Les mots me manquent, bien que de tels événements ne soient pas nouveaux en politique internationale. Et c’est précisément le président turc tellement controversé pour ne pas dire détesté en occident qui trouve les mots les plus appropriés à l’égard des Saoudiens, en adoptant un ton relativement dur et donc adapté à la situation. Le reste du monde se couche carrément, s’émeut ou réprimande quelque peu. La communauté des Etats souvent désunie, a fortiori quand le temps est à l’orage, accepte-t-elle une fois de plus de se laisser traiter ainsi? Les tensions provoqués par l’affaire Khashoggi dans la grande coalition en Allemagne ou le fait que des politiciens américains, dont des proches du gouvernement, mettent en cause la version des Saoudiens, à l’instar de nombreux autres politiciens européens, n’est finalement rien de plus qu’une tempête dans un verre d’eau. Il ne s’agit pas de faire fuir les électeurs. Mais la communauté des Etats tant prisée échoue toujours sans tambour ni trompette quand elle se voit confrontée à des fauteurs de troubles assumés. Pour éviter que cela ne se voit, il y a bien le téléphone rouge, des votes critiques et une certaine agitation diplomatique, mais personne n’ose finalement brandir le fouet. 

L’Italie est pratiquement certaine qu’il n’y aura pas de réactions énergiques.

Les intérêts économiques égoïstes l’emportent sur les questions éthiques ou humanitaires et les changements sont donc rares ou extrêmement limités. On demande rarement des comptes à ceux qui agissent mal. Il n’est donc pas étonnant que l’Italie se soucie également peu de l’opinion de l’Europe à son égard. Car elle est pratiquement certaine qu’il n’y aura pas de réactions énergiques. L’Italie peut elle aussi mener la communauté par le bout du nez dans une relative impunité. Sachant qu’une escalade coûterait cher à tout le monde, l’Italie fataliste prend même le risque d’une escalade potentielle.

Lignes rouges 

Il y a une raison simple au fait que l’Italie puisse se permettre d’agir ainsi. De par sa longue expérience, le pays sait que les règles sont également établies pour être contournées ou, pour forcer un peu moins le trait, pour être interprétées avec souplesse. L’UE ayant défendu le traité de Maastricht jusqu’à l’absurde pendant de nombreuses années, elle ne doit pas s’étonner que plus personne ne le respecte.
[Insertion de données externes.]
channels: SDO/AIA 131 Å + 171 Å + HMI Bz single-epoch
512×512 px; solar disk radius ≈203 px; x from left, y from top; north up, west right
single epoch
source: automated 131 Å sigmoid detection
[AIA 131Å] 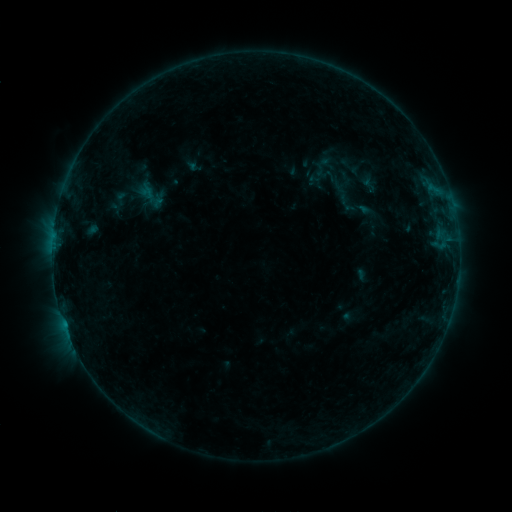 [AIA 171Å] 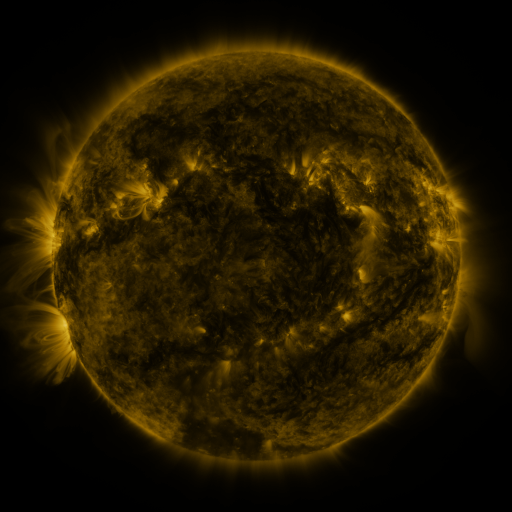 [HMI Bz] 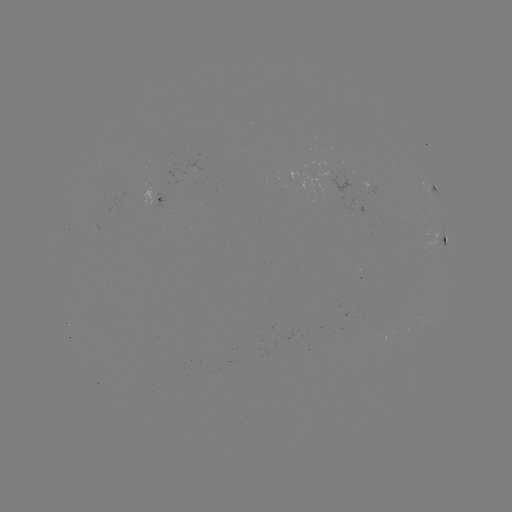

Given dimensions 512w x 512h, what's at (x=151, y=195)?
sigmoid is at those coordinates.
Et mimer à présent la surprise face au comportement incorrigible du gouvernement italien est au moins aussi hypocrite et mesquin que l’attitude de l’Italie. Quiconque érige des lignes rouges mais n’en sanctionne pas le franchissement est finalement aussi coupable lorsque celles-ci sont durablement ignorées. Les parents sont particulièrement bien placés pour savoir qu’une fois n’est pas coutume n’est pas sans conséquence. Le contraire devient ensuite rapidement la norme. Une seule fois peut déjà être la fois de trop, comme nous le découvrons une fois de plus actuellement. Voyons si les marchés financiers parviennent à resserrer les lignes. Nous ne semblons pas du tout en prendre le chemin. Et la baisse pointe déjà le bout de son nez.